EXERCISE OBJECTIVE =>
Print the records below exactly as they appear.
━━━━━━━━━━
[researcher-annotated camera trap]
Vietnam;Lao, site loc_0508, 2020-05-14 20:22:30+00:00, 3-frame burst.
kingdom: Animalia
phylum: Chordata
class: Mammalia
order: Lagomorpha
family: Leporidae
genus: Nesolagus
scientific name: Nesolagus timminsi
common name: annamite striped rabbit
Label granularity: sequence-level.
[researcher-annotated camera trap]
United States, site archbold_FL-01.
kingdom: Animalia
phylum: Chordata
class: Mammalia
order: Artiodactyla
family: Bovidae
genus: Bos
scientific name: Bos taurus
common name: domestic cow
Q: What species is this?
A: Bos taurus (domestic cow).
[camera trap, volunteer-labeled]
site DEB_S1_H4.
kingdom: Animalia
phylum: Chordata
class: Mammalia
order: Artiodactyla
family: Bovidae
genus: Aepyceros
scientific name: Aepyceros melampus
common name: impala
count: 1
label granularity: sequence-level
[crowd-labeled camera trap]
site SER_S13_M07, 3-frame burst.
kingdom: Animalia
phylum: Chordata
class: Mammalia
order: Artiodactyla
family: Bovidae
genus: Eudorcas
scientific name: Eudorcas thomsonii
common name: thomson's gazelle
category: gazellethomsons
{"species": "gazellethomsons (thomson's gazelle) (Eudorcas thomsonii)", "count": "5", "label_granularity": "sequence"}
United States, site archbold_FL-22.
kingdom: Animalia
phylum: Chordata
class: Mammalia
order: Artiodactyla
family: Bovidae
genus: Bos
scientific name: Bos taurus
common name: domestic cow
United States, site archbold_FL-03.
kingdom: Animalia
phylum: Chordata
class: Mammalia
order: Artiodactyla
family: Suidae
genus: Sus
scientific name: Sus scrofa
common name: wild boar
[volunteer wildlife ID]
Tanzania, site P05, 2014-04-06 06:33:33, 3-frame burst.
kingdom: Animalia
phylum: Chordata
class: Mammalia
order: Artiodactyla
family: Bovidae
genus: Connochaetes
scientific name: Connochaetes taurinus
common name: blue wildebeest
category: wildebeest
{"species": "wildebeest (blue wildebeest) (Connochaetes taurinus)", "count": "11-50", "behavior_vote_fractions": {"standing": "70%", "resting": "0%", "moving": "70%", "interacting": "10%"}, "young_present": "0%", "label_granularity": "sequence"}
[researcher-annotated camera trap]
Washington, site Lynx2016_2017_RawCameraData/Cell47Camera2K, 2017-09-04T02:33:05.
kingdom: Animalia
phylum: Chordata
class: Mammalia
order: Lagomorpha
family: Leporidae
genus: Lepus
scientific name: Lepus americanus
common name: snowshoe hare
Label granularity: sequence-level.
━━━━━━━━━━
TASK SOLUTION =>
[researcher-annotated camera trap]
Vietnam;Lao, site loc_0508, 2020-05-14 20:22:30+00:00, 3-frame burst.
kingdom: Animalia
phylum: Chordata
class: Mammalia
order: Lagomorpha
family: Leporidae
genus: Nesolagus
scientific name: Nesolagus timminsi
common name: annamite striped rabbit
Label granularity: sequence-level.
[researcher-annotated camera trap]
United States, site archbold_FL-01.
kingdom: Animalia
phylum: Chordata
class: Mammalia
order: Artiodactyla
family: Bovidae
genus: Bos
scientific name: Bos taurus
common name: domestic cow
Q: What species is this?
A: Bos taurus (domestic cow).
[camera trap, volunteer-labeled]
site DEB_S1_H4.
kingdom: Animalia
phylum: Chordata
class: Mammalia
order: Artiodactyla
family: Bovidae
genus: Aepyceros
scientific name: Aepyceros melampus
common name: impala
count: 1
label granularity: sequence-level
[crowd-labeled camera trap]
site SER_S13_M07, 3-frame burst.
kingdom: Animalia
phylum: Chordata
class: Mammalia
order: Artiodactyla
family: Bovidae
genus: Eudorcas
scientific name: Eudorcas thomsonii
common name: thomson's gazelle
category: gazellethomsons
{"species": "gazellethomsons (thomson's gazelle) (Eudorcas thomsonii)", "count": "5", "label_granularity": "sequence"}
United States, site archbold_FL-22.
kingdom: Animalia
phylum: Chordata
class: Mammalia
order: Artiodactyla
family: Bovidae
genus: Bos
scientific name: Bos taurus
common name: domestic cow
United States, site archbold_FL-03.
kingdom: Animalia
phylum: Chordata
class: Mammalia
order: Artiodactyla
family: Suidae
genus: Sus
scientific name: Sus scrofa
common name: wild boar
[volunteer wildlife ID]
Tanzania, site P05, 2014-04-06 06:33:33, 3-frame burst.
kingdom: Animalia
phylum: Chordata
class: Mammalia
order: Artiodactyla
family: Bovidae
genus: Connochaetes
scientific name: Connochaetes taurinus
common name: blue wildebeest
category: wildebeest
{"species": "wildebeest (blue wildebeest) (Connochaetes taurinus)", "count": "11-50", "behavior_vote_fractions": {"standing": "70%", "resting": "0%", "moving": "70%", "interacting": "10%"}, "young_present": "0%", "label_granularity": "sequence"}
[researcher-annotated camera trap]
Washington, site Lynx2016_2017_RawCameraData/Cell47Camera2K, 2017-09-04T02:33:05.
kingdom: Animalia
phylum: Chordata
class: Mammalia
order: Lagomorpha
family: Leporidae
genus: Lepus
scientific name: Lepus americanus
common name: snowshoe hare
Label granularity: sequence-level.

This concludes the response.